MOUSTAPHA DIOP DÉFIE LES MAGISTRATS
La Cour des comptes regrette le comportement du ministre qui a tout simplement refusé que le FNPE sous tutelle de son département, soit contrôlé. Pire, le ministre de l’Industrie aurait traité les magistrats venus pour le contrôle de corrompus

Les trois rapports (2015-2016-2017) de la Cour des comptes, publiés ce vendredi, ont mis à nu des agissements non vertueux de certains responsables d’organes publics. Les uns ont commis des irrégularités dans leur gestion, tandis que les autres se sont bien servis. Et le plus téméraire a simplement refusé de se soumettre au contrôle.
Le Sénégal stagne dans la zone rouge de la corruption. Dans le dernier rapport de l’Indice de perception de la corruption de Transparency International, le pays a gardé le même score de 45/100 points, depuis 2016. Commentant la stagnation du Sénégal dans la zone rouge, le Forum civil avait fustigé le retard de la publication des rapports de la Cour des comptes ainsi que le refus d’un membre du gouvernement de se soumettre au contrôle de cette cour.
Ainsi, après la publication de ses trois rapports, la Cour des comptes est largement revenue, ce samedi, en conférence de presse, sur le motif du retard accusé dans la publication. Elle a aussi cloué au pilori, dans son rapport de 2015, le comportement du ministre Moustapha Diop qui avait tout simplement refusé que le Fonds national de promotion de l’entreprenariat féminin (FNPE) sous tutelle de son département ministériel, soit contrôlé. Pire, l’actuel ministre de l’Industrie aurait alors traité les magistrats qui étaient venus pour effectuer le contrôle d’agents corrompus.
....
À faire:
1 – Relevez tous les organismes désignés par leur nom dans le texte sur Moustapha Diop et la Cour des comptes, sans compter les ministères.
2 – Reprenez le texte sur Moustapha Diop et la Cour des comptes après sa dernière phrase et poursuivez-le.

Données fournies:
....
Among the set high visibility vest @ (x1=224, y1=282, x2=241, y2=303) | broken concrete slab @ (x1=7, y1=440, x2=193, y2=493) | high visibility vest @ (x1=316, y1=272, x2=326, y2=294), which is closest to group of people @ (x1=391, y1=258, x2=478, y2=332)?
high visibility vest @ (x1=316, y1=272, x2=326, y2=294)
....
Réponses rédigées:
1 –
- La Cour des comptes
- Le Fonds national de promotion de l'entreprenariat féminin (FNPE)
- Transparency International
- Le Forum civil

2 –
En effet, ayant été saisi par la Cour des comptes pour être contrôlé par la chambres des entreprises publiques (CEP), l’administrateur du FNPE, M. Abdoulaye Dahibou Seck, avait d’abord fait part de son indisponibilité et sollicité le report du contrôle à une date qu’il communiquerait. Puis, la date du 5 juin 2015 a été fixée pour le lancement de la mission de la cour au FNPE.
Seulement, à cette date, l’administrateur du fonds ainsi que tous ses collaborateurs étaient absents au rendez-vous. Pire, souligne-t-on, dans le rapport 2015 de l’organe de contrôle, ‘’à la date du 8 juin 2015 retenue de concert entre le président de la CEP et l’administrateur du FNPEF, la réunion de lancement n’a pu se tenir en raison des agissements du ministre délégué en charge de la Microfinance, M. Moustapha Diop. Ce dernier s’est, de manière impromptue, introduit à la rencontre et s’est opposé au démarrage du contrôle, en faisant des griefs à la démarche de la cour et en prétendant que les magistrats auraient reçu de l’argent’’. L’actuel ministre de l’Industrie ne s’est pas arrêté. Il a continué ses manœuvres, en intimant l’ordre à l’administrateur du Fonds national de l’entreprenariat féminin, Abdoulaye Dahibou Seck, et à ses agents de quitter la salle. Empêchant ainsi aux agents du corps de contrôle de faire leur travail.
Les sanctions de la cour au FNPE
En réaction aux agissements du ministre, indique-t-on toujours dans le rapport 2015, le président de la Cour des comptes et le président de la CEP ont porté plainte contre Moustapha Diop auprès du procureur de la République, pour propos diffamatoires et entrave à l’action de la cour et à l’exercice régulier des fonctions de magistrat. ‘’Parallèlement, les faits constatés ont été portés à la connaissance du procureur général près la Cour des comptes qui, à son tour, a saisi cette cour en vue de l’ouverture d’une procédure d’amende pour entrave à l’encontre de l’administrateur du FNPEF, M. Abdoulaye Dahibou Seck.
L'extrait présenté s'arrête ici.